Discipleship Counseling by Dr. Neil T. Anderson

Discipleship Counseling by Dr. Neil T. Anderson

Author:Dr. Neil T. Anderson [Anderson, Neil T.]
Language: eng
Format: epub
Tags: Discipling (Christianity), Pastoral counseling, Spiritual warfare
ISBN: 9781441265531
Publisher: Baker Publishing Group
Published: 2012-01-01T00:00:00+00:00


ADDRESSING DEFENSES

Be aware of two defenses that are fairly common. The first comes from those who have tried traditional counseling and have not seen any results, or from those who do not believe in counseling. In such cases, I would say something like the following: “I want you to know that I care about you, and I believe that you can be free in Christ. I have no desire to psychoanalyze you or offer you advice unless you ask for it. This is more of an encounter with God and quite unlike most counseling sessions. I believe that your conflicts can be resolved in Christ, and I want to help you understand how your needs can be met in Him.”

The second defense comes from those who have been burned by the Church. They have gone to church, and they have tried reading their Bibles and praying, but for some reason it did not work for them. Most of these people are disappointed with God and Christians (usually the authority figures, such as pastors, teachers and parents). They need to understand that institutions and programs—no matter how well intended—cannot set them free. Who sets them free is Christ, and what sets them free is their personal response to Him.

Christian institutions and programs should facilitate repentance and reconciliation on a personal basis, but some do not.

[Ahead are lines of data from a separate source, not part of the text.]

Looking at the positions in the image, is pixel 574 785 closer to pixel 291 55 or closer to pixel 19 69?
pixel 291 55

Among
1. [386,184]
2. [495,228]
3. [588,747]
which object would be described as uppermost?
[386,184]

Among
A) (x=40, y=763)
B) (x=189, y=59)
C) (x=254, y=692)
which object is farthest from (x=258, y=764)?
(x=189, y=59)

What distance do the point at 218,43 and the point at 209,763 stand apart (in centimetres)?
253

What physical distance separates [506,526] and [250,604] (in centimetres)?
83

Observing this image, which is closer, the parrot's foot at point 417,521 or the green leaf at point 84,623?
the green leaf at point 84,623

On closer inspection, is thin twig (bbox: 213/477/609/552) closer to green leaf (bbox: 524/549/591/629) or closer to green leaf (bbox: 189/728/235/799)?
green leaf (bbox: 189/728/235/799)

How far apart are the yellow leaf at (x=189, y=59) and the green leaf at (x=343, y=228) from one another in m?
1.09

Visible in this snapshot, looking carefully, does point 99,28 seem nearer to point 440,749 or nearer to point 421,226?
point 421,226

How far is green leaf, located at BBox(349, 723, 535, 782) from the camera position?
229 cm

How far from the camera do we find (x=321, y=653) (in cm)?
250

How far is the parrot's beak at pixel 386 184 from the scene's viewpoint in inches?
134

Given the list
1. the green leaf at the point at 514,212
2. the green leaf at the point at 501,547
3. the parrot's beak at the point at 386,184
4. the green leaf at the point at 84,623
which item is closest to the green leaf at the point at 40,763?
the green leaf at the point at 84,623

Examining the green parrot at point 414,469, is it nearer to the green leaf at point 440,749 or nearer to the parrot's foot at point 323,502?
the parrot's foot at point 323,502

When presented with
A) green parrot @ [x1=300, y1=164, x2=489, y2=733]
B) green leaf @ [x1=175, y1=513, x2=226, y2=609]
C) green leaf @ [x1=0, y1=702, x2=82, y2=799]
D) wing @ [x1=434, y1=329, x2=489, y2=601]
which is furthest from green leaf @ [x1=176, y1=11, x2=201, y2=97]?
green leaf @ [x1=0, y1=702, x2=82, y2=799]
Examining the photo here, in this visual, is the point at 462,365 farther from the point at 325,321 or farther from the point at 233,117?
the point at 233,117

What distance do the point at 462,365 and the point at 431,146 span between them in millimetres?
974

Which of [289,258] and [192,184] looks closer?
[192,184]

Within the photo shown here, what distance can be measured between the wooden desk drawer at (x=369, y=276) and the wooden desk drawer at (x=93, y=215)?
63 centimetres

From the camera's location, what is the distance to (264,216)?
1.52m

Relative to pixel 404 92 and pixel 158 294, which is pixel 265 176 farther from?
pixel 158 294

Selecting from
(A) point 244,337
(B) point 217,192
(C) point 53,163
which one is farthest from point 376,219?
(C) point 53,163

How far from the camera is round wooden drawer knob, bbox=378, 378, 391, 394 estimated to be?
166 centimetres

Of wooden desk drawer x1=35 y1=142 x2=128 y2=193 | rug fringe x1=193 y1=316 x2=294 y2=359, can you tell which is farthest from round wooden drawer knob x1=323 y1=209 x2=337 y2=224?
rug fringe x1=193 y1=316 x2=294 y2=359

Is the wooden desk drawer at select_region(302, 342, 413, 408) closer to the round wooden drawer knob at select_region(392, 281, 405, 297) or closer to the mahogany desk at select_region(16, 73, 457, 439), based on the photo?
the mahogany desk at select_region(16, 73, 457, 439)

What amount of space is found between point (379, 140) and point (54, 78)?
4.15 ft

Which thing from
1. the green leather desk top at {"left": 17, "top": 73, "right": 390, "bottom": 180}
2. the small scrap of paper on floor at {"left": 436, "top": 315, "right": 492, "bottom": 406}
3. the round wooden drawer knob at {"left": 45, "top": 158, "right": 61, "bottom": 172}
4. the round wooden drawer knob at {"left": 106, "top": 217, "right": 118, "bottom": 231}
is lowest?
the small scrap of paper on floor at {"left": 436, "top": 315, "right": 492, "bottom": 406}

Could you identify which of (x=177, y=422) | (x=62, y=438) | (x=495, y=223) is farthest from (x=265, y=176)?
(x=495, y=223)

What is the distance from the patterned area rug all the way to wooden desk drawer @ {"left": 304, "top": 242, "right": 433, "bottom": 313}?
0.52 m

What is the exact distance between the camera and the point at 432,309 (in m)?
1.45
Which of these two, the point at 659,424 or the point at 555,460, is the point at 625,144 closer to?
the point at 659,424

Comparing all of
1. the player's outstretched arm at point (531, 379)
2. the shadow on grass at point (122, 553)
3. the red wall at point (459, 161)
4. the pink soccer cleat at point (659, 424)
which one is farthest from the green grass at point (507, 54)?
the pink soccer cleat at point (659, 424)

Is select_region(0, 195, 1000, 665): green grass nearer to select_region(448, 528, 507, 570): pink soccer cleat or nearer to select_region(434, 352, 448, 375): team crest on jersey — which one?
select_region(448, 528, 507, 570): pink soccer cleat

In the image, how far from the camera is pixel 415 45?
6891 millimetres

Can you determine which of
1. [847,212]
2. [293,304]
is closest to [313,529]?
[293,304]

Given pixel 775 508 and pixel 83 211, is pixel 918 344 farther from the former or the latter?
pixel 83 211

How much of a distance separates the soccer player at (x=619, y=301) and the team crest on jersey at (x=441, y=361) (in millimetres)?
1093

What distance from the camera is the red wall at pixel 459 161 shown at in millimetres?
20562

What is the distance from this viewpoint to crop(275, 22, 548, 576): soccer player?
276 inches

In some sad situations, parents and pastors have been the perpetrators. In every case, there is no perfect pastor or parent, and even the best will let others down sometime. The good news is that Jesus loves us perfectly, and He will never let us down or forsake us.

On the other hand, sometimes the defenses are not consistent with what the counselees really desire. I was asked by a man at a camp if I would help his daughter. I answered, “Only if she wants to.”

He assured me that she did, but her opening statement to me was, “I don’t want to get right with God or anything!”

I have learned to ignore such opening statements and respond with something like this: “That is your choice, but since we have this time together, we may as well make the most of it. Would you like to share with me how you have been hurt, or what you are struggling with?” If the person shares his or her story, and many do, I ask, “Wouldn’t you like to resolve that?” or if appropriate, “Wouldn’t you like to get rid of those voices?” In almost every case, they proceed through the Steps as all others do.